Mann steps down as pound hits Woodlands profits

Colin Mann Ralland BrowneScottish Woodlands boss Colin Mann is standing down amid major board level changes, as the forest management company blames the strong pound for a dip in profits.

The group, which is 80% employee-owned, unveiled pre-tax profits of £1.32 million for the 12 months to the end of September– down from £1.56m the year before – and also announced changes at senior level in the business which are described as a succession plan. Turnover dipped to £69.5m, from £73.8m.

Mann is leaving the post of managing director he has held since a management buy-out of the company in 2005, and will become deputy chairman. He will be succeeded in April by deputy MD Ralland Browne, who has been with Scottish Woodlands for 29 years.

Commenting on the results, Mr Mann said: “We are very pleased with our 2014/15 results because, although turnover and profit are very slightly down on last year, this was largely because of the strength of sterling and not because of less activity in our markets.”

The latest figures are up on the 2012/13 financial year, when the forestry firm reported a £63.9m turnover and £1.23m in pre-tax profits.

Other senior changes at Scottish Woodlands include Geoff Craythorne, who finishes his term as finance director and company secretary. He is handing over the roles to Richard Walker, previously Chief Accountant. And chairman Tom A Bruce Jones retires from office after a decade and hands over to his son, Tom R Bruce Jones.

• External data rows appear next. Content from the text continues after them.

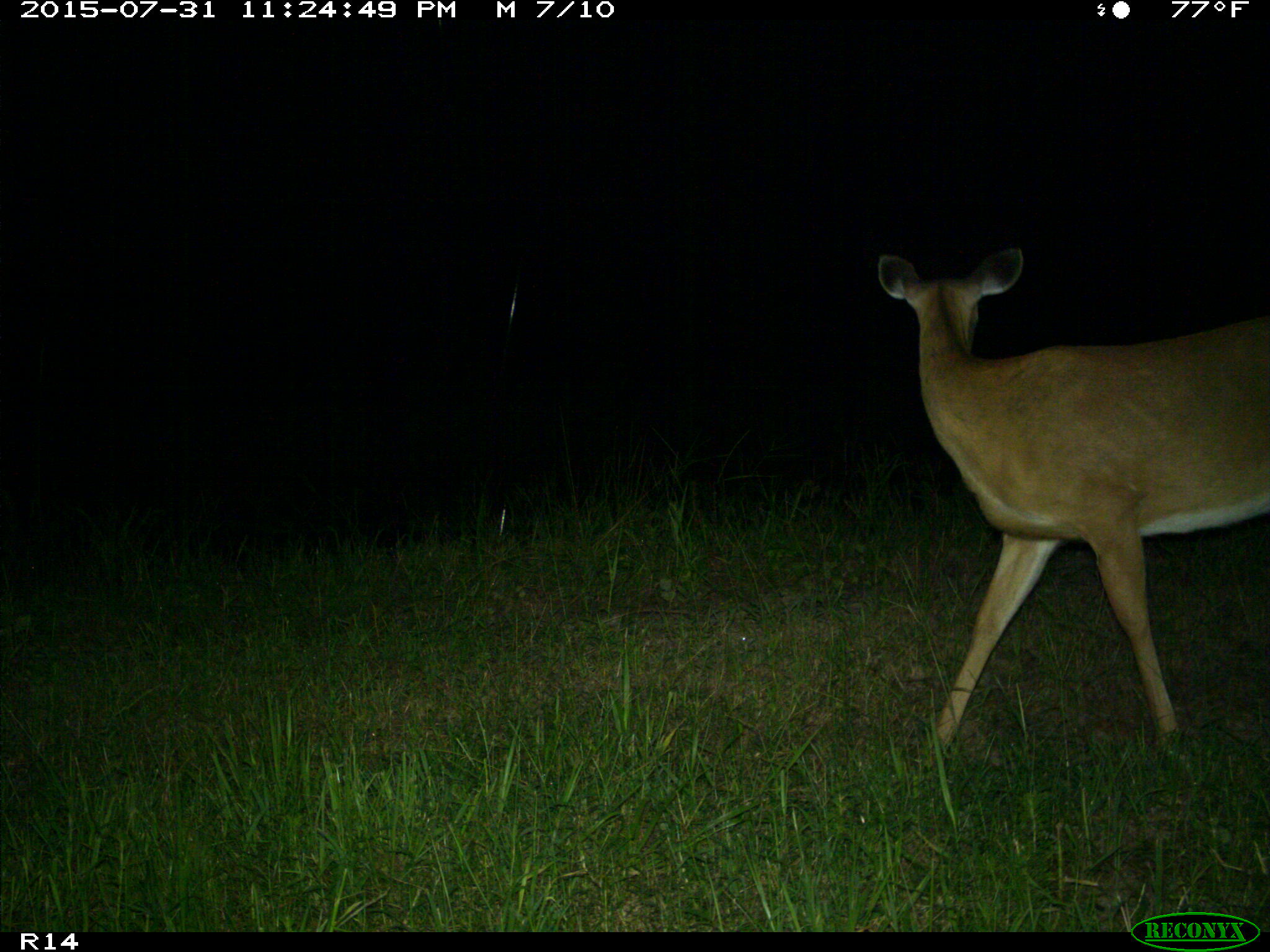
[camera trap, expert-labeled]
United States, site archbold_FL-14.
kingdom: Animalia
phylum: Chordata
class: Mammalia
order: Artiodactyla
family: Cervidae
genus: Odocoileus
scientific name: Odocoileus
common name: deer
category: unidentified deer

Mann added: “Although our board level changes sound significant, they are part of a well-organised and carefully thought-out succession plan. They will assist the business in expanding into the next chapter of our development in what is now one of the country’s most vibrant industries – a sector worth £1 billion according to Forestry Commission research.”

The Edinburgh-headquartered company employs 141 people and has 85 “staff shareholders”. It is one of the larger employee-controlled companies in Scotland, although operations also cover the main forest growing areas of northern England and Wales.